We also came away with a lot of respect for what GitLab's AI Catalog can do. The AgentComponent abstraction combined with the prompt template system and catalog sync pipeline is a surprisingly complete framework for building production-grade AI workflows without ever leaving GitLab.
The last thing that stuck with us is that the best AI tools are invisible. MRGenesis works best when a developer glances at the plan and just starts building, not when they stop to marvel at the fact that AI wrote it. When the output reads like it came from your most experienced teammate, the tool stops being a novelty and starts being part of how the team works.
What's Next for MRGenesis
The name says it all. MRGenesis — the origin of the Merge Request.
Right now MRGenesis generates a plan. The vision is for it to generate the MR itself.

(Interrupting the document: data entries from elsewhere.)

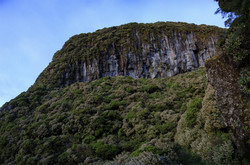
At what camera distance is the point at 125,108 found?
75.6ft

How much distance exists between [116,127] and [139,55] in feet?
84.5

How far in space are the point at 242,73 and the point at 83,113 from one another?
18.3m

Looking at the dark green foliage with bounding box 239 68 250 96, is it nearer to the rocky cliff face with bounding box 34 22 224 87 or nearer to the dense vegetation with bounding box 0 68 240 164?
the dense vegetation with bounding box 0 68 240 164

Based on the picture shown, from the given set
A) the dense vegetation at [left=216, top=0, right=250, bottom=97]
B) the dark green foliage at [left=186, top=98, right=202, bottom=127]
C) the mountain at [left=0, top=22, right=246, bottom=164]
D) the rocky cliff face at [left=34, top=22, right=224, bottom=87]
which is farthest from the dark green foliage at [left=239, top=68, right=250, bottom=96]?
the rocky cliff face at [left=34, top=22, right=224, bottom=87]

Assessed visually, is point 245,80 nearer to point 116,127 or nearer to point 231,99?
point 231,99

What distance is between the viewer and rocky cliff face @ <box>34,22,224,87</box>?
1549 inches

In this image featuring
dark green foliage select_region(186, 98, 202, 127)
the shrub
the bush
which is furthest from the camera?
the shrub

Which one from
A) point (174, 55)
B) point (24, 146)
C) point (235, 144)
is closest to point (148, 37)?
point (174, 55)

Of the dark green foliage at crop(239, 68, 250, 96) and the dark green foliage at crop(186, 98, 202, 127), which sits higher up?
the dark green foliage at crop(239, 68, 250, 96)

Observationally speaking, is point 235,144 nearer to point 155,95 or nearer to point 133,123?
point 133,123

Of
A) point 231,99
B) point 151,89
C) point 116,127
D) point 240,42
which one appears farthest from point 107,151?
point 151,89

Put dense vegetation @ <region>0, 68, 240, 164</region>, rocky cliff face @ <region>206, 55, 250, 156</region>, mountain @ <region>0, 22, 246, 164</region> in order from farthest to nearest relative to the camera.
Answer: mountain @ <region>0, 22, 246, 164</region> → dense vegetation @ <region>0, 68, 240, 164</region> → rocky cliff face @ <region>206, 55, 250, 156</region>

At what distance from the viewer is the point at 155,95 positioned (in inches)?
1025

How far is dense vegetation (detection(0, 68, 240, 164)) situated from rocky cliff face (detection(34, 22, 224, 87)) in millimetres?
8004
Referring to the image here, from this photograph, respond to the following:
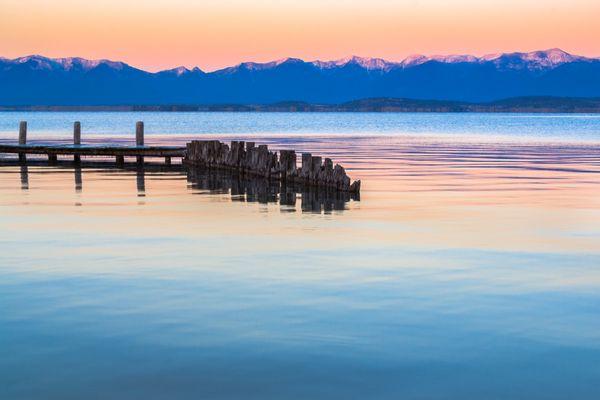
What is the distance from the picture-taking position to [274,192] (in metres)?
30.7

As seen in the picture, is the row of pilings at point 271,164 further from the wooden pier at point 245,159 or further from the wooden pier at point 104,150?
the wooden pier at point 104,150

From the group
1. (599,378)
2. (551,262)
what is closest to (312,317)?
(599,378)

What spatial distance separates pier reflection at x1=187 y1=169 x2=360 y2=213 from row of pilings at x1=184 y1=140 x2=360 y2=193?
12.2 inches

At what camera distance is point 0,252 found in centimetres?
1748

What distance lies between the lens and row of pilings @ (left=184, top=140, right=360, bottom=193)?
3006 cm

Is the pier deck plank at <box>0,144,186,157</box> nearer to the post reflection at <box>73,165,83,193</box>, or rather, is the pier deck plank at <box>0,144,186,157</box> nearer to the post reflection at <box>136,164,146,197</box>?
the post reflection at <box>136,164,146,197</box>

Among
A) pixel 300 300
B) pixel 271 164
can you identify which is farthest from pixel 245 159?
pixel 300 300

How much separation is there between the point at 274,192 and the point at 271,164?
5.04 meters

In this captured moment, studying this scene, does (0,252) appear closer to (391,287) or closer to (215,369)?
(391,287)

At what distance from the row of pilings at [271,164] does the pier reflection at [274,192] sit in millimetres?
309

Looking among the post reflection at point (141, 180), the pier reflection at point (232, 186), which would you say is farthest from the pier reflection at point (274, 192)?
the post reflection at point (141, 180)

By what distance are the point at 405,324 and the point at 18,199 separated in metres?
18.8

The next step is automatic triggering and responding to new issues the moment they're created, without any manual mention required, using GitLab webhooks in the background. After that, MR generation: taking the Coder Agent's file structure and code snippets and using them to automatically open a draft Merge Request with scaffold files already committed and ready for review.
From there the roadmap extends into letting the Test Agent's output auto-generate test files wired into the project's existing CI pipeline, cross-referencing the Security Agent's findings against GitLab's built-in dependency scanning, and allowing developers to reply to a plan with follow-up comments so MRGenesis can refine it iteratively.
The ultimate goal is simple. A developer writes a one-line issue, and MRGenesis delivers a fully scaffolded, tested, security-reviewed draft Merge Request ready for a human to look at and approve.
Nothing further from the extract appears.